How To Save Energy
Reduce energy loss in your home by increasing the quality of your windows and doors. You can tell almost everything you need to know about a window's performance by looking at its "NFRC label". Adopted by the National Fenestration Rating Council in 1998, this label is affixed to windows voluntarily by manufacturers concerned about energy efficiency. If a window does not have this label, chances are you're not dealing with a reputable manufacturer.
U-Factor: The inverse of "R-Value" (which measures insulating value), the U-Factor measures how easily heat flows through the product. The lower the number, the better it keeps heat where you want it. In cold climates, look for a U-Factor of 0.35 or lower.
Solar Heat Gain Coefficient (SHGC): The SHGC tells you how much heat radiation from sunlight a window lets in.
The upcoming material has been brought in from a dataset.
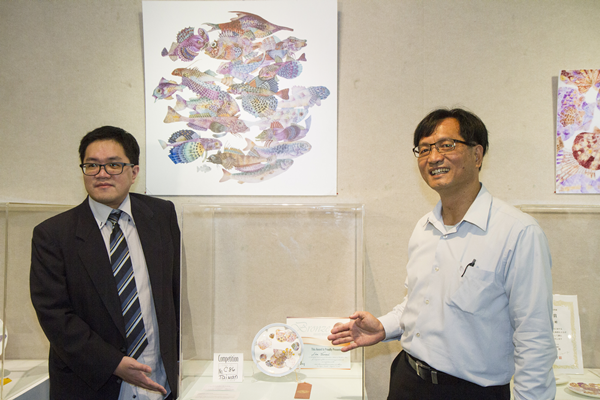 彩瓷風華-林俊佑師生瓷繪創作展1.png 彩瓷風華-林俊佑師生瓷繪創作展1.png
If heating your home is your main concern, a higher SHGC can help offset some of the heating costs. In warmer climates, where air-conditioning costs are a bigger factor, look for a lower number.
Visible Transmittance (VT): The Visible Transmittance number indicates the amount of light that passes through the glass (refers to brightness, as opposed to heat). A higher number means a brighter room.
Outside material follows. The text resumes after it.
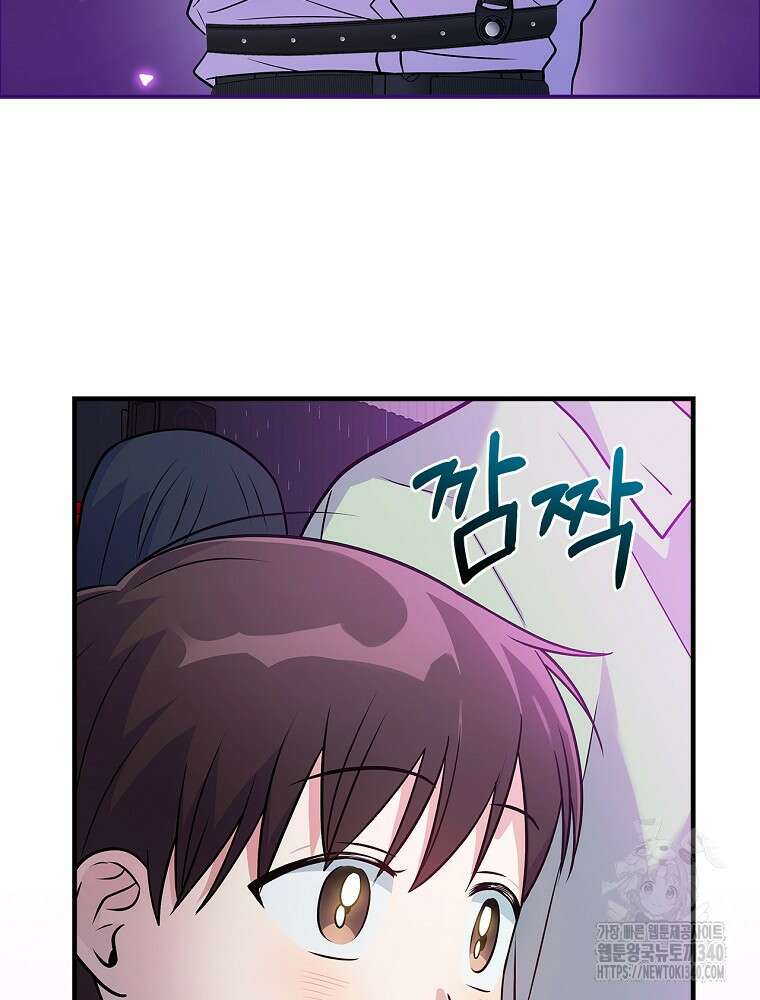 0살부터 슈퍼스타 33화 29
Air Leakage (AL): The Air Leakage rating refers to the amount of air that can infiltrate cracks in the window assembly. The lower the number, the less infiltration. Look for windows with an AL rating of 0.30 or less.
Res/Non-Res: The NFRC label contains data for "Residential" and "Non-Residential" (industrial) windows. When shopping for windows for your home, be sure to compare the "Res" numbers.